I will be there for you I have taken your hand already my love in fact I have never let go and we are going right where we need to!
Scott, April 1996
Channeled Writing
Even as the weeks passed and it became increasingly clear that death had indeed not brought an end to my relationship with Scott, the mystery only thickened. What exactly was going on here? I’d heard of “mixed relationships,” but this was ridiculous! My rational skepticism left no stone unturned, reminding me at every opportunity that I could be weaving a intricate web of wishful thinking. With no real guidance available, or provable assurances that I was on the right path, all I could do was resolve to stay open, and follow my heart. And though the signs kept on coming, too frequent, loud and clear, and diverse to ignore, each seemed to raise still more questions without answers.
If the relationship remained vital and ongoing, what dynamics were at play? In a telephone conversation a couple of weeks after Scott’s death, Laura casually mentioned in passing a fragment of a dream experienced by her sister Michele that seemed to me a tantalizing clue. “It was kind of weird,” she said. “I guess that’s why she didn’t tell you about it. You were asleep in your bed, and Scott was this kind of ghost wandering around the room. While you were sleeping, his spirit was just hanging out there in the bedroom, sitting in the rocking chair, walking around, passing through walls, watching over you. You know, just hanging out.”

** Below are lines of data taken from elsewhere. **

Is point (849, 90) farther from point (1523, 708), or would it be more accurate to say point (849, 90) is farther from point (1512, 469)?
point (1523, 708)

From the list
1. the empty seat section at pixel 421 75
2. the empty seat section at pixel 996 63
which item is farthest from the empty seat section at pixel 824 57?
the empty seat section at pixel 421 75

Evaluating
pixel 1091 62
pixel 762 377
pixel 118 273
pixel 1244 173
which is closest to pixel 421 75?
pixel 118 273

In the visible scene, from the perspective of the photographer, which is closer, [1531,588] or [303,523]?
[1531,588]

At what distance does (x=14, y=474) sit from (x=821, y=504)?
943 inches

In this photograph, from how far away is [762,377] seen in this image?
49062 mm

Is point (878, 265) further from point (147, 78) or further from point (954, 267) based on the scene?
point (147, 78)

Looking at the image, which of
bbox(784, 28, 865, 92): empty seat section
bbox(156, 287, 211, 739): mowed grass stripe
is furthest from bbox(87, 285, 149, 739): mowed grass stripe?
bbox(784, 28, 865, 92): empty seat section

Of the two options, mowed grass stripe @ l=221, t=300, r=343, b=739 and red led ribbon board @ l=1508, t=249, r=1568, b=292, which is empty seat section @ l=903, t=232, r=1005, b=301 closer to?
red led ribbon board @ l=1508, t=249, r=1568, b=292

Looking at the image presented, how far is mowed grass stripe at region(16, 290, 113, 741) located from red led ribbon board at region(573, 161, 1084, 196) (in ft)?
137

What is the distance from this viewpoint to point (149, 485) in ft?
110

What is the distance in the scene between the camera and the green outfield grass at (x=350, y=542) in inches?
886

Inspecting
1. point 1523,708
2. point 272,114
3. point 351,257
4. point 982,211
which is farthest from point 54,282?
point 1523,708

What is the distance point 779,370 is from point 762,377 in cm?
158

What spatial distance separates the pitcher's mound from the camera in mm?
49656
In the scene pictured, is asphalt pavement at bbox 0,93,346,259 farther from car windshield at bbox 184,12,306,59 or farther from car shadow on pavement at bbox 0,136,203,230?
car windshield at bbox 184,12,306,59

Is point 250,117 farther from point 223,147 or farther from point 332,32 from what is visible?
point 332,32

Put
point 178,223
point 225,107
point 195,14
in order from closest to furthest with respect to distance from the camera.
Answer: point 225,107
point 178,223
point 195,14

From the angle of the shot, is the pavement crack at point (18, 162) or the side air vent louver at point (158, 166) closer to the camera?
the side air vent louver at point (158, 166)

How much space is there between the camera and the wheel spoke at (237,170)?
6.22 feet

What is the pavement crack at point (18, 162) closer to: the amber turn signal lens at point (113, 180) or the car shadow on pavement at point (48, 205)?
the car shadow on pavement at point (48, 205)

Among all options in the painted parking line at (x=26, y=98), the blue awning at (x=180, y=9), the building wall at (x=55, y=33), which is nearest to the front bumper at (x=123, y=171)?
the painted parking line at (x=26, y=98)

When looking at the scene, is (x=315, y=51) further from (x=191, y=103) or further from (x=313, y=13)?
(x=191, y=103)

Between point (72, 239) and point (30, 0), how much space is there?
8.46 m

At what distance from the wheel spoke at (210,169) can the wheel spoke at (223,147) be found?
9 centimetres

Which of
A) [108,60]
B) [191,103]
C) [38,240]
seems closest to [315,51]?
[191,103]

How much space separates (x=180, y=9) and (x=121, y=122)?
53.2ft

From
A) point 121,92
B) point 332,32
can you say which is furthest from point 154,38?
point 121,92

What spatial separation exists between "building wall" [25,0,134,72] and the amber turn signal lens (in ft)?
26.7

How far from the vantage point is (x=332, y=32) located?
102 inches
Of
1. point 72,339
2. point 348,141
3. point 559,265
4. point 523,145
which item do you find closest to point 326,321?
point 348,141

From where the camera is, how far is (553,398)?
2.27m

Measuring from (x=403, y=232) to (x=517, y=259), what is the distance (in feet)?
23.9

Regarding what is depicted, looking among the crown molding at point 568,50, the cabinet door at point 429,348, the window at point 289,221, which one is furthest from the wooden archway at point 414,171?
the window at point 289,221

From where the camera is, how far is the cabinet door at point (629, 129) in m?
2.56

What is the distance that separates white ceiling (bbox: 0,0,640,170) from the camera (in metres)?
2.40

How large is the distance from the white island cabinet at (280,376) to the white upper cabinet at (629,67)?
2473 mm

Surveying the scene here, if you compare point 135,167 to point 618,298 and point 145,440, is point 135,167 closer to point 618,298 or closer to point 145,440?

Going on to tell me about Michele’s extraordinary psychic abilities as a child, she said that her sister had wrestled with the question of whether or not to tell me about the dream. Finally she had not, and Laura had mentioned the vision only in passing. Nevertheless, the graphic image both thrilled and disturbed me, awakening my curiosity about the reality of the spirit. I had been lost in my own pain, but suddenly found myself burning with curiosity about what life was now like for him. My heart and my mind stirred with unanswered questions. Why was he still hanging around the bedroom, or me for that matter? Was I somehow keeping him from attending to more important business? Was he restless or at peace? Did he ever need to sleep? Did he still perceive time as an endless succession of days and nights? Was his experience boring or exciting? How did his new state of being feel to him? Did he miss the hardness of walls?
Answers to these questions eluded me, but I felt their power in the asking. I had begun to find a place within me to carry my love for this man, still burning brilliantly. A bond of love that survives death, I began to understand, must be a sacred one. Fully realizing that the experience of being “on the other side” might not be mine to know, I nevertheless longed to share Scott’s experience and to be with him. His death had not changed that. I sensed that my juvenile questions probably widely missed the mark on his current reality, one now completely beyond my grasp, but I had to ask them. This was no mere academic pursuit. Scott had taken my heart with him, and I could not rest until I found him.
Later, another experience had an unexpected and important impact upon me. I finally watched the video of the movie Ghost that had been loaned to me by a friend several weeks before, shortly after Scott’s death. He’d inquired if I had seen it, and smiled and put it in my hands when I told him I hadn’t, saying “Why don’t you take it with you? I think you might like it.” The tape had subsequently sat on a shelf gathering dust. If I thought about it at all, I probably thought “I don’t need to see any hokey Whoopie Goldberg movie about ghosts.” My heart heavy, it just didn’t seem appropriate to my situation.
When I finally sat down to watch the film, though, I found it a powerful experience. The graphic images of the spirit stuck in the physical realm and desperately trying to break through, played by Patrick Swayze, stuck in my mind. The victim of a murder, Swayze’s character was fully conscious and present even though in spirit, and painfully aware of the anguish of the loved one he’d left behind. Somehow left to wander among the physical world but yet invisible to nearly everybody, he burned with desire to communicate with her, to heal her, to at last bring her a sense of peace. The very first words that had come through in a channeling from Scott in a moment flush with pure power, I just want to touch you so bad, came vividly to mind.
Agonized by his invisibility to the object of his affection, still in the physical, and increasingly frustrated by his total inability to communicate, he dedicated himself to the task of breaking through to her for purposes of healing. Finally, through sheer force of will and the spiritual coercion of a psychic played by Whoopie Goldberg, contact was made. And the communication that resulted healed them both, helping to finally set them each free. In true Hollywood fashion, this troublesome drama was finally neatly resolved in a happy ending.
Nevertheless, the images in the film affected me deeply, hitting with such power that I stopped the movie part-way through to sit down at the computer and sort out some of my feelings. Did the plot of this film bear any resemblance to the reality I was experiencing? Were Dee’s mystic abilities, like Whoopie’s in the movie, a “bridge to span the gap?” Dee had told me that Scott had been frustrated by my pain and his inability to reach me or to comfort me, but somehow the dramatization in the movie vividly brought her words to life. Even as my mind raced with questions, something within me was opening. Without my being fully aware of it, I had been provided with another key. As usual, I began writing to Scott.
That night, however, he wrote me back.